/---

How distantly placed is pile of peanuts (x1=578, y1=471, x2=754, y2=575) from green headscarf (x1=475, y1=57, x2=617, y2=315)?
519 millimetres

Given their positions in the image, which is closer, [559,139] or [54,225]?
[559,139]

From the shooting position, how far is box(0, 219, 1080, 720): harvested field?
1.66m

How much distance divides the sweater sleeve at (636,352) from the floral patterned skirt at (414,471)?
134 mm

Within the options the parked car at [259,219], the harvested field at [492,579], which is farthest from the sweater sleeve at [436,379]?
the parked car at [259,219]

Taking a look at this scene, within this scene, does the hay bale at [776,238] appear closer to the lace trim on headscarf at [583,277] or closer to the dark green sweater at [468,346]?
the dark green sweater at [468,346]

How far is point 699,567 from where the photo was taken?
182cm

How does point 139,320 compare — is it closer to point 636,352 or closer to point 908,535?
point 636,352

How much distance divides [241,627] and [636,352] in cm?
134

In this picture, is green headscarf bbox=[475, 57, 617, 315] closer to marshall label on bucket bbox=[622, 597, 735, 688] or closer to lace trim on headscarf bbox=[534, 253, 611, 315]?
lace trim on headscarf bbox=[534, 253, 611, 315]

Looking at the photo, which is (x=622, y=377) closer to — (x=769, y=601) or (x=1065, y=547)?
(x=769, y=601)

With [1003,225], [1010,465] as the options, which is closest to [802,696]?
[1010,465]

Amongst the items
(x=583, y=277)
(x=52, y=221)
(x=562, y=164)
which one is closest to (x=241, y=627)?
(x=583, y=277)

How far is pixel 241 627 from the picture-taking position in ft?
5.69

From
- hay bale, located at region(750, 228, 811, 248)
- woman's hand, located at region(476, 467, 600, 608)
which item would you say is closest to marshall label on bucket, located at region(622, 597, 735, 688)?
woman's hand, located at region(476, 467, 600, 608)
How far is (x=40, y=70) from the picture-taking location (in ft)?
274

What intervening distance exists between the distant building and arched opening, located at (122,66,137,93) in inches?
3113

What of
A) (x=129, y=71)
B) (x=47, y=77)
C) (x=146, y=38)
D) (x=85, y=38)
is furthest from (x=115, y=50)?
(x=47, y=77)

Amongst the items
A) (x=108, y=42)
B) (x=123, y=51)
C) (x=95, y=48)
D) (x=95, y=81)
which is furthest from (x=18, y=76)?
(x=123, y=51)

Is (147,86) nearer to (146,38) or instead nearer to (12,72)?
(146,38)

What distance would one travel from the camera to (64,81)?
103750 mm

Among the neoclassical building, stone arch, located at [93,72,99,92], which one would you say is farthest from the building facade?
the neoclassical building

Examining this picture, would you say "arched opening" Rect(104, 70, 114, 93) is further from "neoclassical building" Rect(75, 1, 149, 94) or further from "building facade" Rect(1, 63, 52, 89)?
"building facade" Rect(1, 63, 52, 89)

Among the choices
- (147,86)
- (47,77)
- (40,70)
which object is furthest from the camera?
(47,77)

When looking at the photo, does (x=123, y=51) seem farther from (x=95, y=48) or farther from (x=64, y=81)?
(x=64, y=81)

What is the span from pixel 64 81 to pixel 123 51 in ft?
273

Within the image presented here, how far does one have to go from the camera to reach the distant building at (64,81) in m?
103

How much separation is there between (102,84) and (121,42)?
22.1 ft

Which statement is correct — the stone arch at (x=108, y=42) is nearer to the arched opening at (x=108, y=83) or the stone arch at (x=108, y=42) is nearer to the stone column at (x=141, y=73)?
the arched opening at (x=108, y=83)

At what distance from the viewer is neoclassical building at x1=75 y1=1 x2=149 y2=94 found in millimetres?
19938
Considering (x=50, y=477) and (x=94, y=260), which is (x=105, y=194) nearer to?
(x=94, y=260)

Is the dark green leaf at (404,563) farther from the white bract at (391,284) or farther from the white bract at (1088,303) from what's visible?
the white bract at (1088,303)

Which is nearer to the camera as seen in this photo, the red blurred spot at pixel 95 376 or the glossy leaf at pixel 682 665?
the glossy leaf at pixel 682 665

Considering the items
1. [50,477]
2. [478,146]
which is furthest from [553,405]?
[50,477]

\---

▶ Goal of the exercise
Change "harvested field" to "stubble field" throughout all of the lines above, and leave everything else in them the same.

▶ Task output
How distantly placed is pile of peanuts (x1=578, y1=471, x2=754, y2=575) from green headscarf (x1=475, y1=57, x2=617, y2=315)?
519 millimetres

Given their positions in the image, which is closer, [559,139] or [54,225]?
[559,139]

From the shooting position, how far is box(0, 219, 1080, 720): stubble field?
1.66m

How much distance divides the sweater sleeve at (636,352) from the floral patterned skirt at (414,471)?
134 mm

Within the options the parked car at [259,219], the stubble field at [492,579], which is farthest from the sweater sleeve at [436,379]?
the parked car at [259,219]

Taking a look at this scene, within this scene, does the hay bale at [776,238] appear closer to the lace trim on headscarf at [583,277] or closer to the dark green sweater at [468,346]?
the dark green sweater at [468,346]

How far is point 699,567 from where the photo was taken?
182cm

How does point 139,320 compare — is it closer to point 636,352 or closer to point 908,535?
point 636,352

How much distance divides [241,627] and [636,352] in cm?
134

In this picture, is green headscarf bbox=[475, 57, 617, 315] closer to marshall label on bucket bbox=[622, 597, 735, 688] or closer to lace trim on headscarf bbox=[534, 253, 611, 315]?
lace trim on headscarf bbox=[534, 253, 611, 315]

Looking at the photo, which is (x=622, y=377) closer to — (x=769, y=601) or (x=1065, y=547)?
(x=769, y=601)

With [1003,225], [1010,465] as the options, which is closest to [802,696]?
[1010,465]

Amongst the items
(x=583, y=277)
(x=52, y=221)
(x=562, y=164)
which one is closest to (x=241, y=627)?
(x=583, y=277)

How far is pixel 241 627 from the picture-taking position in ft?
5.69

From
- hay bale, located at region(750, 228, 811, 248)
- woman's hand, located at region(476, 467, 600, 608)
which item would you say is closest to marshall label on bucket, located at region(622, 597, 735, 688)?
woman's hand, located at region(476, 467, 600, 608)
How far is (x=40, y=70) from the picture-taking location (in ft)?
274

What intervening distance exists between the distant building and arched opening, located at (122,66,137,93) in inches?
3113

What of
A) (x=129, y=71)
B) (x=47, y=77)
C) (x=146, y=38)
D) (x=85, y=38)
is furthest from (x=115, y=50)?
(x=47, y=77)

Amongst the items
A) (x=108, y=42)
B) (x=123, y=51)
C) (x=95, y=48)
D) (x=95, y=81)
which is furthest from (x=18, y=76)?
(x=123, y=51)

Is (147,86) nearer to (146,38) or instead nearer to (12,72)?
(146,38)

What distance would one travel from the camera to (64,81)?
103750 mm

Among the neoclassical building, stone arch, located at [93,72,99,92], which one would you say is farthest from the building facade?
the neoclassical building

Examining this picture, would you say "arched opening" Rect(104, 70, 114, 93) is further from "neoclassical building" Rect(75, 1, 149, 94) or further from "building facade" Rect(1, 63, 52, 89)?
"building facade" Rect(1, 63, 52, 89)

Among the choices
- (147,86)
- (47,77)
- (40,70)
which object is furthest from the camera?
(47,77)

When looking at the photo, does (x=123, y=51) seem farther from (x=95, y=48) or farther from (x=64, y=81)?
(x=64, y=81)

What is the span from pixel 64 81 to pixel 123 51 in ft?
273

Within the image presented here, how far does one have to go from the camera to reach the distant building at (64,81) in m?
103

How much separation is there between (102,84) and (121,42)?
22.1 ft

Which statement is correct — the stone arch at (x=108, y=42) is nearer to the arched opening at (x=108, y=83) or the stone arch at (x=108, y=42) is nearer to the stone column at (x=141, y=73)?
the arched opening at (x=108, y=83)

At what distance from the viewer is neoclassical building at x1=75 y1=1 x2=149 y2=94 found in millimetres?
19938
Considering (x=50, y=477) and (x=94, y=260), which is (x=105, y=194) nearer to?
(x=94, y=260)

Is the dark green leaf at (404,563) farther from the white bract at (391,284) or farther from the white bract at (1088,303) from what's visible?
the white bract at (1088,303)

Which is nearer to the camera as seen in this photo, the red blurred spot at pixel 95 376 or the glossy leaf at pixel 682 665?
the glossy leaf at pixel 682 665

Considering the items
1. [50,477]
2. [478,146]
which is furthest from [553,405]?
[50,477]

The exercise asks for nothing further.